Equity income managers have been among those to pick up the pieces and grab the opportunities. We are looking for the deeply undervalued areas of the market that have been overlooked – stocks which have not got carried away in a strong wind of TMT euphoria.

The result has been something of a renaissance in the equity income sector.

The value of the average UK equity income fund may have fallen by 2.9 per cent in 2000 but this was somewhat better than the average UK all companies fund, which fell by 8.3 per cent, or the FTSE All Share, down by 5.5 per cent.

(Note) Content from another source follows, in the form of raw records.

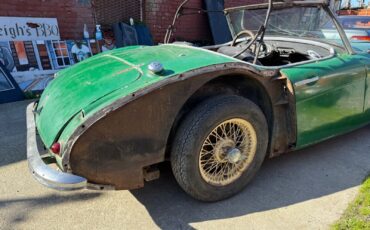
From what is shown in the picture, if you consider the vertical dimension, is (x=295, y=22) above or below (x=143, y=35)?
above

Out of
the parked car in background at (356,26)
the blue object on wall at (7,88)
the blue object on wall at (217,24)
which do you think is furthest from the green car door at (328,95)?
the blue object on wall at (217,24)

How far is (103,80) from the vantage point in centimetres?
237

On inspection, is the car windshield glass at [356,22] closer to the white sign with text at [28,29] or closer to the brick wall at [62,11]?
the brick wall at [62,11]

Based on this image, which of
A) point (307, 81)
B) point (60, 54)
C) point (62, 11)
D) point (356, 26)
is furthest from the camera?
point (356, 26)

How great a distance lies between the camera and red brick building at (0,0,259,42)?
602cm

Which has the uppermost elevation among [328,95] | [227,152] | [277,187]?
[328,95]

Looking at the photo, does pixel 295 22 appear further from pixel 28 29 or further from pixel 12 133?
pixel 28 29

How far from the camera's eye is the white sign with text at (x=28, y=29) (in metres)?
5.68

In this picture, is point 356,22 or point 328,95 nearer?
point 328,95

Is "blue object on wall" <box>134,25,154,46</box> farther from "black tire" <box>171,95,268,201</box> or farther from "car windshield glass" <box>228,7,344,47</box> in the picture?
"black tire" <box>171,95,268,201</box>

The surge in tech stocks seen last year will not be seen again. The vast majority of tech companies will go into mediocrity or liquidation.

I do not think technology is going to go away, however. It is really a case of the old economy embracing the new economy. Those established areas of the market that embrace technological developments will be the winners.

This makes sense because they have the customer franchise,intellectual property and brand names which are always important.

Today&#39s income funds are not the same as a decade or so ago. In the 1970s and 1980s,yields of 5 and 6 per cent were not uncommon. I cannot see those days returning for a long time to come – if ever.

Today&#39s economic environment of low inflation and low interest rates has seen yields fall to about 2 to 3 per cent. Equity income funds only have to yield 125 per cent above the FTSE All Share average of 2.2 per cent.

It has meant we have had to adapt to counteract the low-yield problem. If I am going to grow my dividend distribution, I cannot do it by dividend yield alone. I have got to get capital growth.

The only way to manage equity income funds today is to complement a modest yield with decent capital appreciation. Investing for the sake of a yield is no longer necessary.

But when all is said and done, investing comes down to cost of cash.

Investors will only continue to invest in companies if they can deliver sustainable rates of growth at a fair price. The moment those ratings become unsustainable is the moment people stop funding those businesses. As a manager, you have to be comfortable with your valuation.

Going forward, the overriding restraining issue is the US economy. Much of it will come down to investor confidence. US citizens have a much greater part of their net wealth in the stockmarket than the British who seem more worried about property prices. If the US economy continues to slow, confidence may slide.

But if there is a hard landing in the US, perhaps we should not be too surprised. The market falls in November could well mean the worst is behind us. But whatever happens across the Atlantic, I feel good about the UK market. It has a consistent performance on all fronts – on inflation and growth – to pull it through.

There are some cracking opportunities out there to pick up stocks that offer good long-term value. Yes, there are companies that have made significant downgrades but many of those are in sectors that have been outperforming.

My biggest weighting at the moment is in the financial sector. I also see opportunities in cyclical companies and some of the breweries such as Scottish & Newcastle.

The banks are still undergoing consolidation and benefiting from targeting their customer base more competently. The financial sector is also a defensive play. It will remain defensive as long as we do not get an economic downturn from here. But should we get more bearish, issues associated with bad debt may arise and my stance will change.

Generally, however, I feel more bullish than bearish. I think equity income funds will continue to do well. What has gone away is investors&#39 appetite for high risk. Anyone who flirts with it at this point in time is doing so at their peril.